_Task details_
Extract each line of the following listing and reproduce all of them verbatim, in their original order.
+---+
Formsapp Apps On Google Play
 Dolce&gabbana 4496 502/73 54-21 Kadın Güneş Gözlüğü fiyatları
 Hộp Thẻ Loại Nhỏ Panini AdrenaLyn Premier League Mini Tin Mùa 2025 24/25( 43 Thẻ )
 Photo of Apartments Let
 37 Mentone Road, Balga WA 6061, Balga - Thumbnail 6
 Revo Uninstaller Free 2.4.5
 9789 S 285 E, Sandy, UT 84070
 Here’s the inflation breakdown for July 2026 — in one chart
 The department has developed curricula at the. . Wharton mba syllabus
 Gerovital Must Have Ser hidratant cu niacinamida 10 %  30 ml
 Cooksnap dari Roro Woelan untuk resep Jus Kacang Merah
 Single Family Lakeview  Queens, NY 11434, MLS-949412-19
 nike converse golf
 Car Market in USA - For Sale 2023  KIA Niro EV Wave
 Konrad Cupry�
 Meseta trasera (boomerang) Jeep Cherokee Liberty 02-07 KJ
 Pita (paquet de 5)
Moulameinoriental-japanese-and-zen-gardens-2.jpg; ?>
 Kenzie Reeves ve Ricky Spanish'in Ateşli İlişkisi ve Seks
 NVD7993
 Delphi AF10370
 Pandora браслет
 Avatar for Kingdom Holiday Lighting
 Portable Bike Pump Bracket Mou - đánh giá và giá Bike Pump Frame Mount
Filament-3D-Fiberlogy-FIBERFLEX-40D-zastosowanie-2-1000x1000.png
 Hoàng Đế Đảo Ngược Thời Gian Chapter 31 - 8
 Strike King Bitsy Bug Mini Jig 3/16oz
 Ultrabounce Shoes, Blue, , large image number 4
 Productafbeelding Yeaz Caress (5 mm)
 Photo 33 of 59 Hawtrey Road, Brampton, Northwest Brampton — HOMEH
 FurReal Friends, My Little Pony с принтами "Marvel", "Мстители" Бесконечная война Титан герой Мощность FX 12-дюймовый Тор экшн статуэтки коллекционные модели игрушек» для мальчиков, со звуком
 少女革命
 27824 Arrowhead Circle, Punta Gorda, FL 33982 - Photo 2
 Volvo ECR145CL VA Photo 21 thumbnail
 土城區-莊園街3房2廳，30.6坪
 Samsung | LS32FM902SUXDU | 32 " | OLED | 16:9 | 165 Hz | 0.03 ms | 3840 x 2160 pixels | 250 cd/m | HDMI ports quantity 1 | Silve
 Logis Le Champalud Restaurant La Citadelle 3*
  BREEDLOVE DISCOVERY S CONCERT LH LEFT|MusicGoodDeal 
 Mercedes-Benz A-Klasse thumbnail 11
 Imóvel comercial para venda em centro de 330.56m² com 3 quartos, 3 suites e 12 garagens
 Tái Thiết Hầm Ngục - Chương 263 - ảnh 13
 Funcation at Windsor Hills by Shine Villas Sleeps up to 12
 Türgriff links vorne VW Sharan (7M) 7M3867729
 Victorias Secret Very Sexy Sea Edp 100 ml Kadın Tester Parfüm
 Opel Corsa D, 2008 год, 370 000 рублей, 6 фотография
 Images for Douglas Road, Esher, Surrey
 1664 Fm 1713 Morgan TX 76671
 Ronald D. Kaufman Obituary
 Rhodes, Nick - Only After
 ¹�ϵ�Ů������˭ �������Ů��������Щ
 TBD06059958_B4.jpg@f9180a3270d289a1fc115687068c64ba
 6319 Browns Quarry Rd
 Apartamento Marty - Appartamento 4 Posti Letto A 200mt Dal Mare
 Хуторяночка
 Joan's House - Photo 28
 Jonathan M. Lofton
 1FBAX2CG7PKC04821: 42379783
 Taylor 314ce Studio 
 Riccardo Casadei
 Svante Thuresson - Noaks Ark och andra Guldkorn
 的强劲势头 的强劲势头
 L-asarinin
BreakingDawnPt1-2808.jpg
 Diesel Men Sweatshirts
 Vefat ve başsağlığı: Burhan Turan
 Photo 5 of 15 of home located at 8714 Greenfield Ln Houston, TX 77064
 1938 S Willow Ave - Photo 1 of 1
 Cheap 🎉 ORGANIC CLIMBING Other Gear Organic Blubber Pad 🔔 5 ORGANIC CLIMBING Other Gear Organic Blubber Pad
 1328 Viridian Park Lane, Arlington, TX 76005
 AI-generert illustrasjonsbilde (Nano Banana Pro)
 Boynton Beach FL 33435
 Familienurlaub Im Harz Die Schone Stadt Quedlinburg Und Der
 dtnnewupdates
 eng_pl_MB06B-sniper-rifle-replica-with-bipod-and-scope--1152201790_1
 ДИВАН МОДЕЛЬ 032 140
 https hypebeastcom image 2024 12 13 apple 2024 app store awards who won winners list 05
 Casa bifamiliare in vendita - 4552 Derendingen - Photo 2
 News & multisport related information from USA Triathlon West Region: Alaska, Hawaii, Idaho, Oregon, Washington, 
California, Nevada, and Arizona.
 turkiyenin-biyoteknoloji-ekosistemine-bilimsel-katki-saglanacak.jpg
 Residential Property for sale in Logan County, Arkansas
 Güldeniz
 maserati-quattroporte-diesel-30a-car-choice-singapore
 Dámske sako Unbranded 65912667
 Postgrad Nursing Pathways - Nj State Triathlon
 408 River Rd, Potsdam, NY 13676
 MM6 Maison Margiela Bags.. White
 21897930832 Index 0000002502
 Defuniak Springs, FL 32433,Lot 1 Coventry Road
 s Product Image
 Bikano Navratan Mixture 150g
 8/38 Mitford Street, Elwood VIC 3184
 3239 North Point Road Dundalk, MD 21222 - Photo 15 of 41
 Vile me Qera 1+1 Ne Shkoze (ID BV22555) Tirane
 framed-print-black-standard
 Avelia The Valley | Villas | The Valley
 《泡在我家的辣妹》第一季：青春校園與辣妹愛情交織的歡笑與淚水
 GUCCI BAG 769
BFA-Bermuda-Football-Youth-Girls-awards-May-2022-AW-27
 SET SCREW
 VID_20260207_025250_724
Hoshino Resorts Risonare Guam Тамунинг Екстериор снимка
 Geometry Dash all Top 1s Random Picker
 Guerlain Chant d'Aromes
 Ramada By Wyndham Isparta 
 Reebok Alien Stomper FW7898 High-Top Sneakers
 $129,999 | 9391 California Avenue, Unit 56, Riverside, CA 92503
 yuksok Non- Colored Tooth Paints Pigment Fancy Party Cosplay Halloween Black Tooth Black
+---+
_Answer space_
Formsapp Apps On Google Play
 Dolce&gabbana 4496 502/73 54-21 Kadın Güneş Gözlüğü fiyatları
 Hộp Thẻ Loại Nhỏ Panini AdrenaLyn Premier League Mini Tin Mùa 2025 24/25( 43 Thẻ )
 Photo of Apartments Let
 37 Mentone Road, Balga WA 6061, Balga - Thumbnail 6
 Revo Uninstaller Free 2.4.5
 9789 S 285 E, Sandy, UT 84070
 Here’s the inflation breakdown for July 2026 — in one chart
 The department has developed curricula at the. . Wharton mba syllabus
 Gerovital Must Have Ser hidratant cu niacinamida 10 %  30 ml
 Cooksnap dari Roro Woelan untuk resep Jus Kacang Merah
 Single Family Lakeview  Queens, NY 11434, MLS-949412-19
 nike converse golf
 Car Market in USA - For Sale 2023  KIA Niro EV Wave
 Konrad Cupry�
 Meseta trasera (boomerang) Jeep Cherokee Liberty 02-07 KJ
 Pita (paquet de 5)
Moulameinoriental-japanese-and-zen-gardens-2.jpg; ?>
 Kenzie Reeves ve Ricky Spanish'in Ateşli İlişkisi ve Seks
 NVD7993
 Delphi AF10370
 Pandora браслет
 Avatar for Kingdom Holiday Lighting
 Portable Bike Pump Bracket Mou - đánh giá và giá Bike Pump Frame Mount
Filament-3D-Fiberlogy-FIBERFLEX-40D-zastosowanie-2-1000x1000.png
 Hoàng Đế Đảo Ngược Thời Gian Chapter 31 - 8
 Strike King Bitsy Bug Mini Jig 3/16oz
 Ultrabounce Shoes, Blue, , large image number 4
 Productafbeelding Yeaz Caress (5 mm)
 Photo 33 of 59 Hawtrey Road, Brampton, Northwest Brampton — HOMEH
 FurReal Friends, My Little Pony с принтами "Marvel", "Мстители" Бесконечная война Титан герой Мощность FX 12-дюймовый Тор экшн статуэтки коллекционные модели игрушек» для мальчиков, со звуком
 少女革命
 27824 Arrowhead Circle, Punta Gorda, FL 33982 - Photo 2
 Volvo ECR145CL VA Photo 21 thumbnail
 土城區-莊園街3房2廳，30.6坪
 Samsung | LS32FM902SUXDU | 32 " | OLED | 16:9 | 165 Hz | 0.03 ms | 3840 x 2160 pixels | 250 cd/m | HDMI ports quantity 1 | Silve
 Logis Le Champalud Restaurant La Citadelle 3*
  BREEDLOVE DISCOVERY S CONCERT LH LEFT|MusicGoodDeal 
 Mercedes-Benz A-Klasse thumbnail 11
 Imóvel comercial para venda em centro de 330.56m² com 3 quartos, 3 suites e 12 garagens
 Tái Thiết Hầm Ngục - Chương 263 - ảnh 13
 Funcation at Windsor Hills by Shine Villas Sleeps up to 12
 Türgriff links vorne VW Sharan (7M) 7M3867729
 Victorias Secret Very Sexy Sea Edp 100 ml Kadın Tester Parfüm
 Opel Corsa D, 2008 год, 370 000 рублей, 6 фотография
 Images for Douglas Road, Esher, Surrey
 1664 Fm 1713 Morgan TX 76671
 Ronald D. Kaufman Obituary
 Rhodes, Nick - Only After
 ¹�ϵ�Ů������˭ �������Ů��������Щ
 TBD06059958_B4.jpg@f9180a3270d289a1fc115687068c64ba
 6319 Browns Quarry Rd
 Apartamento Marty - Appartamento 4 Posti Letto A 200mt Dal Mare
 Хуторяночка
 Joan's House - Photo 28
 Jonathan M. Lofton
 1FBAX2CG7PKC04821: 42379783
 Taylor 314ce Studio 
 Riccardo Casadei
 Svante Thuresson - Noaks Ark och andra Guldkorn
 的强劲势头 的强劲势头
 L-asarinin
BreakingDawnPt1-2808.jpg
 Diesel Men Sweatshirts
 Vefat ve başsağlığı: Burhan Turan
 Photo 5 of 15 of home located at 8714 Greenfield Ln Houston, TX 77064
 1938 S Willow Ave - Photo 1 of 1
 Cheap 🎉 ORGANIC CLIMBING Other Gear Organic Blubber Pad 🔔 5 ORGANIC CLIMBING Other Gear Organic Blubber Pad
 1328 Viridian Park Lane, Arlington, TX 76005
 AI-generert illustrasjonsbilde (Nano Banana Pro)
 Boynton Beach FL 33435
 Familienurlaub Im Harz Die Schone Stadt Quedlinburg Und Der
 dtnnewupdates
 eng_pl_MB06B-sniper-rifle-replica-with-bipod-and-scope--1152201790_1
 ДИВАН МОДЕЛЬ 032 140
 https hypebeastcom image 2024 12 13 apple 2024 app store awards who won winners list 05
 Casa bifamiliare in vendita - 4552 Derendingen - Photo 2
 News & multisport related information from USA Triathlon West Region: Alaska, Hawaii, Idaho, Oregon, Washington, 
California, Nevada, and Arizona.
 turkiyenin-biyoteknoloji-ekosistemine-bilimsel-katki-saglanacak.jpg
 Residential Property for sale in Logan County, Arkansas
 Güldeniz
 maserati-quattroporte-diesel-30a-car-choice-singapore
 Dámske sako Unbranded 65912667
 Postgrad Nursing Pathways - Nj State Triathlon
 408 River Rd, Potsdam, NY 13676
 MM6 Maison Margiela Bags.. White
 21897930832 Index 0000002502
 Defuniak Springs, FL 32433,Lot 1 Coventry Road
 s Product Image
 Bikano Navratan Mixture 150g
 8/38 Mitford Street, Elwood VIC 3184
 3239 North Point Road Dundalk, MD 21222 - Photo 15 of 41
 Vile me Qera 1+1 Ne Shkoze (ID BV22555) Tirane
 framed-print-black-standard
 Avelia The Valley | Villas | The Valley
 《泡在我家的辣妹》第一季：青春校園與辣妹愛情交織的歡笑與淚水
 GUCCI BAG 769
BFA-Bermuda-Football-Youth-Girls-awards-May-2022-AW-27
 SET SCREW
 VID_20260207_025250_724
Hoshino Resorts Risonare Guam Тамунинг Екстериор снимка
 Geometry Dash all Top 1s Random Picker
 Guerlain Chant d'Aromes
 Ramada By Wyndham Isparta 
 Reebok Alien Stomper FW7898 High-Top Sneakers
 $129,999 | 9391 California Avenue, Unit 56, Riverside, CA 92503
 yuksok Non- Colored Tooth Paints Pigment Fancy Party Cosplay Halloween Black Tooth Black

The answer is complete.